The couple has been together since her sophomore year of high school, in this very school district, at Jersey Village High School. They graduated from Texas A&M together and got married spring of 2021. Mrs. Zabadal accredits their relationship success to the importance of friendship above all else.

 

“Make sure that your partner is your best friend, but not your only friend,” Zabadal said. ”Throughout the 8.5 years Kyle and I have been together, we have created separate friends and maintained independence in our ways of thinking. Allowing your partner to bloom on their own will make it so they do not regret any step of the way.”
When entering a new relationship, it is easy to get caught up in the “honeymoon phase”. This period usually calls for a euphoric state, excessive PDA (Public Displays of Affection), and in some cases, cutting off friends. Though this usually comes to a close after a few months, the aftermath can be detrimental. Friends may not be waiting around upon exiting that lovey-dovey trance – in some cases, no one is left but said partner. It is important for both parties to prioritize their relationship while maintaining outside interests, hobbies, and friends.
“We kept our PDA to a minimum; many times people we met did not know that we were dating,” Zabadal said. “This fostered a relationship far deeper than the surface that has set the foundation for the rest of our lives. It allows us to find joy in the mundane – just being in the same room makes the time better, but only when the time is something special and cherished.”
True intimacy spans beyond the horizon of physical affection. Structuring a relationship off of emotional needs allows for a closer relationship to grow than any physical attribute could offer. The ultimate goal in any relationship is to be best friends, and the biggest part of friendship is communication.

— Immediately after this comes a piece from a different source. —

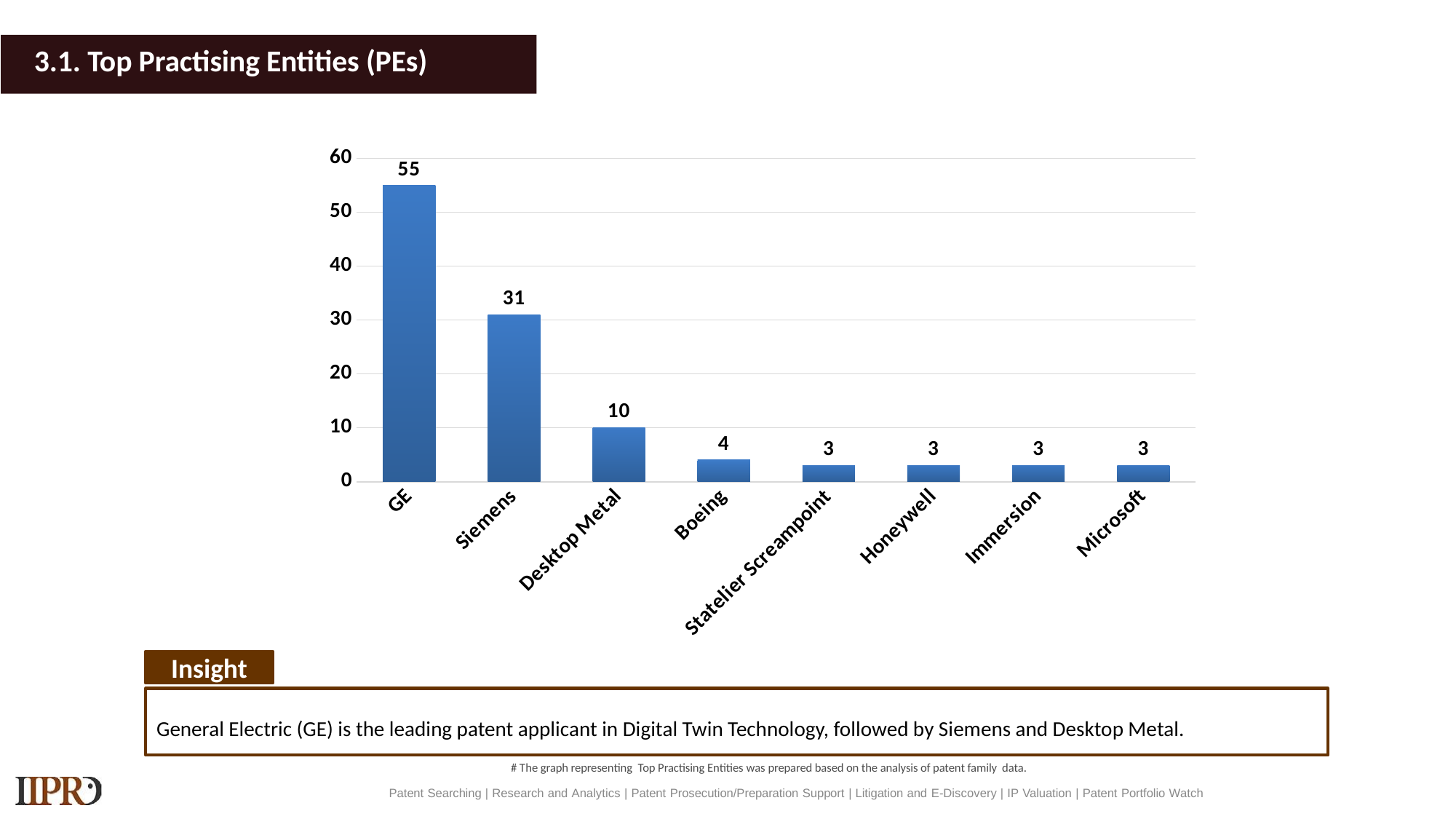
What kind of chart is shown on the slide? Bar chart What is the value for Honeywell? 3 What is the value for Siemens? 31 Which entity has the highest value? GE What is the value for Boeing? 4 What is the difference between the values for Siemens and Desktop Metal? 21 Do the values rise or fall from left to right along the x axis? Fall What is the value for GE? 55 How many entities are shown on the chart? 8 What is the value for Desktop Metal? 10 What is the difference between the values for GE and Siemens? 24 Which is larger, the value for Desktop Metal or the value for Boeing? Desktop Metal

“(One word to describe our relationship is) friendship, because I think that it’s more important to be friends than romantic partners. Not that romance isn’t important,” Zabadal said, “but at the end of the day when I go home from work, there’s no roses and chocolates on my bed every day; there’s someone that I have to hang out with, that I have to make decisions with. And we have to make important decisions.”

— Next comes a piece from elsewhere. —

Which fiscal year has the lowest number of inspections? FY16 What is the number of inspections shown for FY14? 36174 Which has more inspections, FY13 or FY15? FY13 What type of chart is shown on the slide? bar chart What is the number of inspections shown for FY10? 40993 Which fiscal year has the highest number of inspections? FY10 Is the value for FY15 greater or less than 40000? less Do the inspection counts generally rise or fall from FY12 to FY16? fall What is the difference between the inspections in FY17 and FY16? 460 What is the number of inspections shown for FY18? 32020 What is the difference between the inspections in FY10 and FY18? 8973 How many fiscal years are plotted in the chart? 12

The emotional turmoil that follows a serious relationship can be overwhelming at any age, especially in a high school environment. In order for a relationship to last, emotional maturity is vital so that each partner can be realistic about their compatibility with the other person. This is where many long-term relationships go south- the “C” word.
College is a tough conversation to have, as some couples aren’t fit for long-distance, and find going to school together as the best. For some, this works, but oftentimes couples break up during their college years leaving the exes to attend the same school, often with feelings of resentment for having followed the other for no reason. Do what is best for more than a relationship- the rest will work itself out.
“Do what makes you guys happy in your relationship,” Zabadal said.